# TASK REQUIREMENTS
Copy out, word for word, the lines of the items below starting at the line containing "Viewing this photograph, which" and ending at the line containing "the gray rock at point 613,425, the", with both of those lines included.

━━ PROVIDED ENTRIES ━━

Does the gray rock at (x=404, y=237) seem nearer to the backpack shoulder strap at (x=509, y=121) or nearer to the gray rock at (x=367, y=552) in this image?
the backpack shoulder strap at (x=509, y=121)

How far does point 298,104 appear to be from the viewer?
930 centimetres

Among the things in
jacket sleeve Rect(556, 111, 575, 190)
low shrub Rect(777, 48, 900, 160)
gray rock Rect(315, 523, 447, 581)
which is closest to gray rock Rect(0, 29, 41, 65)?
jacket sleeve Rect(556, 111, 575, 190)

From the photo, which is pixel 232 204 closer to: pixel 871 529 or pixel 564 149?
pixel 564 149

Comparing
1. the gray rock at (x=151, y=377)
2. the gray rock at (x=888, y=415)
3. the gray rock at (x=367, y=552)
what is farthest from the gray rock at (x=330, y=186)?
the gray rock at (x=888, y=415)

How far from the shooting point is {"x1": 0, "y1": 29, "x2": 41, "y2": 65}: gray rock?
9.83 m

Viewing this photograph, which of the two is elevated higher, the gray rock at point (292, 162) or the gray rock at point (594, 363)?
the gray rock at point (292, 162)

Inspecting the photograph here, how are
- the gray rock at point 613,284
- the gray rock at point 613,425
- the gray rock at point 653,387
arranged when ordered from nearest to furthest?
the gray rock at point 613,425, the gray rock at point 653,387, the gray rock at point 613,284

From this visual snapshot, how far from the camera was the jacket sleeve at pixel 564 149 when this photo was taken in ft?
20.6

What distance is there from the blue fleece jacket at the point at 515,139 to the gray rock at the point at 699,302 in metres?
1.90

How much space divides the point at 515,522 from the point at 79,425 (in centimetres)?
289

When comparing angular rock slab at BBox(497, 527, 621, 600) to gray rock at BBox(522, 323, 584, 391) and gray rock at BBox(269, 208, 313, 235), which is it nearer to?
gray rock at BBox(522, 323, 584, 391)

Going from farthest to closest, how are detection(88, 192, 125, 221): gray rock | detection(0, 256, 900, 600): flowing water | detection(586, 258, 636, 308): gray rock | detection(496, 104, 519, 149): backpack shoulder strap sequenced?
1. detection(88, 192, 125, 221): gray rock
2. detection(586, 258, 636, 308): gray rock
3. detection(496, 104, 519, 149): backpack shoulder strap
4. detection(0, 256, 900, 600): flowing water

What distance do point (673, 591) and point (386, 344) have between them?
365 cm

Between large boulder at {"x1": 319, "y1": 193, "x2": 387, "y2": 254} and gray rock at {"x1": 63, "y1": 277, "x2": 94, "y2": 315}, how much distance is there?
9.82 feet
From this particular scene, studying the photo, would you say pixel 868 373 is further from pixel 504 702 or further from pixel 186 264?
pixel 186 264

━━━
━━ PROVIDED ENTRIES ━━

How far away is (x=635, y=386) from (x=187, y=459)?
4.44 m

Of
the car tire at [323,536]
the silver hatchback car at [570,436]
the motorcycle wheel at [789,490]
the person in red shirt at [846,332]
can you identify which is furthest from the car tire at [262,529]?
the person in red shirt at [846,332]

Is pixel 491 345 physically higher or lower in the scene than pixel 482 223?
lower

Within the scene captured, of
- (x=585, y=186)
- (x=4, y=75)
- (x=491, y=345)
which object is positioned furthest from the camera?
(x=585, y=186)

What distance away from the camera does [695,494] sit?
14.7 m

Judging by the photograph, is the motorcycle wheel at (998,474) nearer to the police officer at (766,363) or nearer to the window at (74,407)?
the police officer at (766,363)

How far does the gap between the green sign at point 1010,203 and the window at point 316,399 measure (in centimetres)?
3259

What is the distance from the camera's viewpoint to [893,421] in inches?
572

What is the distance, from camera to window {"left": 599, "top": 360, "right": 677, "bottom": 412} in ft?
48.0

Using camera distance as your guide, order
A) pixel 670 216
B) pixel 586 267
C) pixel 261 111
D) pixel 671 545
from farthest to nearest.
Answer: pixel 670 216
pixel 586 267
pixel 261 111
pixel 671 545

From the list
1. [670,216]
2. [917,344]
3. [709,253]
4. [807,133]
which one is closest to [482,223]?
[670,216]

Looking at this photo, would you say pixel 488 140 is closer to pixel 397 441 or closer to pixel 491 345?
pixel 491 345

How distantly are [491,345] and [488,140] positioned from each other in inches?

━━━

# COMPLETE OUTPUT
Viewing this photograph, which of the two is elevated higher, the gray rock at point (292, 162) or the gray rock at point (594, 363)?
the gray rock at point (292, 162)

Inspecting the photograph here, how are
- the gray rock at point 613,284
- the gray rock at point 613,425
- the gray rock at point 653,387
arranged when ordered from nearest to furthest?
the gray rock at point 613,425, the gray rock at point 653,387, the gray rock at point 613,284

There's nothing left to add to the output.